I'm trying to connect to an IPPS printer from GNU/Linux with strict certificate validation. This presumably means I need to tell CUPS what server certificate to expect. Unfortunately, the documentation for this is confusing and ambiguous:

1. https://www.cups.org/doc/encryption.html says "A client can be configured to only communicate with trusted TLS/1.1+ servers and printers by copying the corresponding certificates to the client (see below)", which points to the text "Other platforms only use the client.conf file and PEM-encoded certificates (hostname.crt) and private keys (hostname.key) in the /etc/cups/ssl and ~/.cups/ssl directories." This is confusing since the presence of a private key should be something only the printer has, not CUPS. It is not clear what /etc/cups/ssl/hostname.key is used for, nor is it clear whether /etc/cups/ssl/hostname.crt is the correct place to put the TLS certificate for my printer with that hostname.
2. The text goes on to say "If present, the /etc/cups/ssl/site.crt file defines a site-wide CA certificate that is used to validate server and printer certificates." It is not clear how this functionality relates to the functionality in the previous sentence. Is site.crt used for server certificate validation while hostname.crt is used for something else? Are they both used for server certificate validation, but site.crt must have the CA bit set while hostname.crt must have the CA bit cleared? Are they both used for server certificate validation regardless of the CA bit, but site.crt is used regardless of the printer's hostname while hostname.crt is only used for that hostname?

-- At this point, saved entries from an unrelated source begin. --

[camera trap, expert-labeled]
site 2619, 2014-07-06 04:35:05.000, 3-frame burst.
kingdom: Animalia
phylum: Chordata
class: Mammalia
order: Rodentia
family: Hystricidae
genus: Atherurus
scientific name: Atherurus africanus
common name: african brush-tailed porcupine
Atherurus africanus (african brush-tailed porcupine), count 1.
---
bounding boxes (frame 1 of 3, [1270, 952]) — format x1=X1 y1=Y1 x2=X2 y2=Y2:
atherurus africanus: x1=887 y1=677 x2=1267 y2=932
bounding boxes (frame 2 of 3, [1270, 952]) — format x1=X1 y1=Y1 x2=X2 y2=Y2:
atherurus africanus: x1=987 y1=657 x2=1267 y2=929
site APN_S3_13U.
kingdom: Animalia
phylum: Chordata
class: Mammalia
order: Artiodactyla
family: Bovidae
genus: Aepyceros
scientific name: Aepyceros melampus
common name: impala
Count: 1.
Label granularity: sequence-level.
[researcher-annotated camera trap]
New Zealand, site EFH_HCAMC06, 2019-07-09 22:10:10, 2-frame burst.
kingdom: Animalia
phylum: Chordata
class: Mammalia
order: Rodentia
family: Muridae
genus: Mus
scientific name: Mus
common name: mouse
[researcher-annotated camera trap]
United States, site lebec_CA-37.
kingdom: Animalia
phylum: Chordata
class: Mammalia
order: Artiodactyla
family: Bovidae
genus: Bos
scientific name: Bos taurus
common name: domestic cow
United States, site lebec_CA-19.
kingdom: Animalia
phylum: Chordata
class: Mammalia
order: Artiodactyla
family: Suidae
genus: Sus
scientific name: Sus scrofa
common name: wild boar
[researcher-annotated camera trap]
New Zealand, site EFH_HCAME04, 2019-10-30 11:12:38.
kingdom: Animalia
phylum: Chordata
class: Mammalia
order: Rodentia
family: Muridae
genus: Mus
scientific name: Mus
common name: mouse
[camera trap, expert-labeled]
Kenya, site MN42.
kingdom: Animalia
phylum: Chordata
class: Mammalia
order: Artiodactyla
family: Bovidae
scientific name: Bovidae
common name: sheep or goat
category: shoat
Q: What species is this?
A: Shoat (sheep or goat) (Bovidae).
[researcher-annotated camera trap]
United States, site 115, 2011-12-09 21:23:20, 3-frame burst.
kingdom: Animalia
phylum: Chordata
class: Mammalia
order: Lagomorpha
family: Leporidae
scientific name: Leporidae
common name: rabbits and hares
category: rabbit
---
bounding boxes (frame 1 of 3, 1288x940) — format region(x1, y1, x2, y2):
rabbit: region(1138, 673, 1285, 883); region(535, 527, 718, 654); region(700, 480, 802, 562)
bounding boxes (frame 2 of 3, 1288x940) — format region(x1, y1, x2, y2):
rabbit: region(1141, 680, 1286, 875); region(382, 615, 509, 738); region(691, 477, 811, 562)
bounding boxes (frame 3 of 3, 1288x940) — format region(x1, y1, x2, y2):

3. It is not clear whether hostname.crt and site.crt can contain multiple certificates. The usage of PEM encoding suggests that this is possible, but the singular "a site-wide certificate" language suggests the opposite. It is also not clear whether it is possible to specify intermediate certificates to use in chain building, without making those certificates trust anchors.
4. hostname.crt, hostname.key, and site.crt are covered only in https://www.cups.org/doc/encryption.html while /etc/cups/ssl/site.crl is only covered in https://www.cups.org/doc/man-client.conf.html , which is kind of a weird way to separate things. It's also not specified what the format of site.crl is.

Can the documentation be amended to clarify the above points?